Since its inception, the film career Elvis Aaron Presley was marked by what others (his manager, the Colonel Tom ParkerProducers, her record, RCA Victor) saw fit to cultivate his image and personality, but also to smooth these edges that could possible get away from household consumption, gradually domesticated animal magnetism and pigeonholing his music in exotic, full of songs and cute girls, but less and less interesting. For this, the veteran producer Hal B. Wallis, Who had been head of production at Warner before independence, had recourse to some efficient directors of the golden age of Hollywood classic and Norman Taurog (Who remains the youngest director to win an Oscar in 1931 for “Skippy” as well as popular titles sign at the time as “Boys Town” or “The Adventures of Tom Sawyer”) Richard Thorpe (Whose filmography includes many classics of adventure films like “Tarzan’s New York”, “Ivanhoe” or “The Prisoner of Zenda”) and the Hungarian Mihály Kertész, who would go down in film history as Michael Curtiz.
In early 1958, Curtiz trots from study to study, fewer and fewer job offers after his headlong march Warner, where he had worked continuously for four decades and had signed timeless classics as “Casablanca”, “Captain Blood “or” The Adventures of Robin Hood. ” And Elvis is preparing to join the U.S. Army after being called up.
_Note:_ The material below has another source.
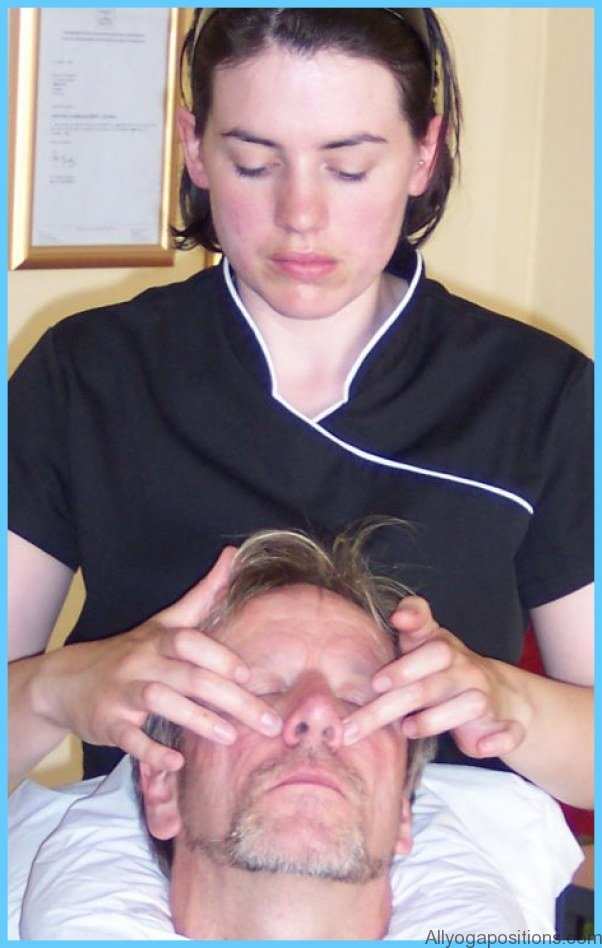 DO ALL INDIAN HEAD MASSAGE COURSES INVOLVE CASE STUDIES AND EXAMINATIONS?_14.jpg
Wallis, who had worked with at Warner Curtiz and admired him as a director, despite some disagreements due to the proverbial tendency to delay the filming Curtiz with attention to detail, he had sent the novel Harold Robbins “A Stone for Danny Fisher” and in 1955, but had found it difficult to concoct a screenplay inluyese typical aspects of the work of Robbins (violence, sex and melodrama) without incurring the wrath of censors, and the lack of adequate interpreter for his protagonist. Wallis toyed with several names over the years (Ben Gazzara, John Cassavetes, Marlon Brando, James Dean and even the much admired by Presley, Tony Curtis, who had adopted Hair cut and color) Before deciding on Paul Newman, but he had rejected because of its similarities with another of his recent roles, the boxer Rocky Graziano in “Somebody Up There Likes.” But the undeniable impact of Elvis Presley at the U.S. box office, where decidedly mediocre titles such as “Love Me Tender” and “Loving You” had made millions in revenue, and being under contract with Wallis had just made the main character being embodied by the king of rock.
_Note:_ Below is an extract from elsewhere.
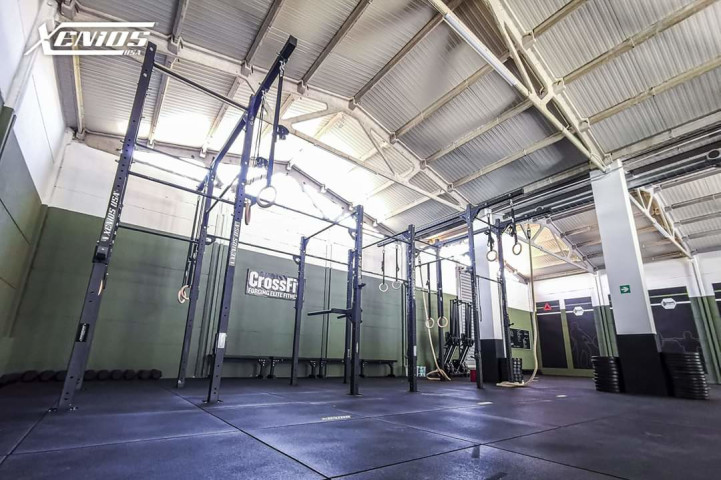Palestra CrossFit Portvs Roma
In the hands of Curtiz always effective, and clothing with a good secondary campus (Dean Jagger, Carolyn Jones, Walter Matthau, Vic Morrow), the running speeds up to concluding it by military service star. In addition, they hire some of the best songwriters of the moment, as Jerry Leiber and Mike Stoller (Authors of timeless hits as “Hound Dog,” “Poison Ivy” or “Stand By Me”) to the soundtrack. The end result, shot in elegant black and white by Russell Harlan (would be the last title in black and white Elvis gradually embarked on colorful vehicles for showcasing musical and physical), is possibly the best film of his films and shows that perhaps in other hands, Presley could have become a significant artist (like other singers who preceded him, for example, Bing Crosby, Frank Sinatra and Dean Martin). At least Elvis was the preferred film of hers, and her favorite director Curtiz. Unfortunately, it would never work together.
“King Creole” Monday morning is planned March 21 at 19:30 pm in the ICCAT. As always in original version with subtitles and free admission. After the screening, the usual conversation where we will try to delve into aspects of the movie itself or the career of the King of rock.